A poll of Japanese processed seafood producers affected by the March 2011 earthquake and tsunami showed Friday that only 40 percent have seen sales recover to 80 percent or more of pre-disaster levels.
Concern over the effects of the nuclear accident triggered by the disaster, labor shortages and cost increases amid the weaker yen are impeding the recovery of the eastern Japan region's mainstay industry, according to the poll conducted by the Fisheries Agency.
The agency conducted the poll between November and January in five prefectures hit hard by the disaster, receiving responses from 314, or 34 percent, of firms covered by the poll.
Seafood firms that had seen sales recover to 80 percent or higher accounted for 90 percent of the total respondents in Aomori, 58 percent in Iwate, 40 percent in Miyagi, 39 percent in Ibaraki and 21 percent in Fukushima, which hosts the disaster-hit nuclear plant.
Compared with a separate survey conducted between February and March last year in the hardest-hit prefectures of Iwate, Miyagi and Fukushima, the proportion of seafood processing firms showing sales recoveries of 80 percent or higher still increased in those prefectures.
Larger companies tended to see faster recoveries than smaller ones.

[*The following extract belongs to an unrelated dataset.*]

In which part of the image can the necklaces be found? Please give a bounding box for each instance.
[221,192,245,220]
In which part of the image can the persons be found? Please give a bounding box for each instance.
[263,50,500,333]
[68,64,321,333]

In the latest five-prefecture poll, respondents that had seen sales recover to 80 percent or higher accounted for 61 percent of firms capitalized at 50 million yen or more, much higher than 25 percent among companies with capital of 10 million yen or less.
Among problems faced by the companies, 31 percent of the respondents, accounting for the largest proportion, cited difficulties in securing sales channels and food safety concerns associated with the nuclear accident, followed by 25 percent reporting labor shortages.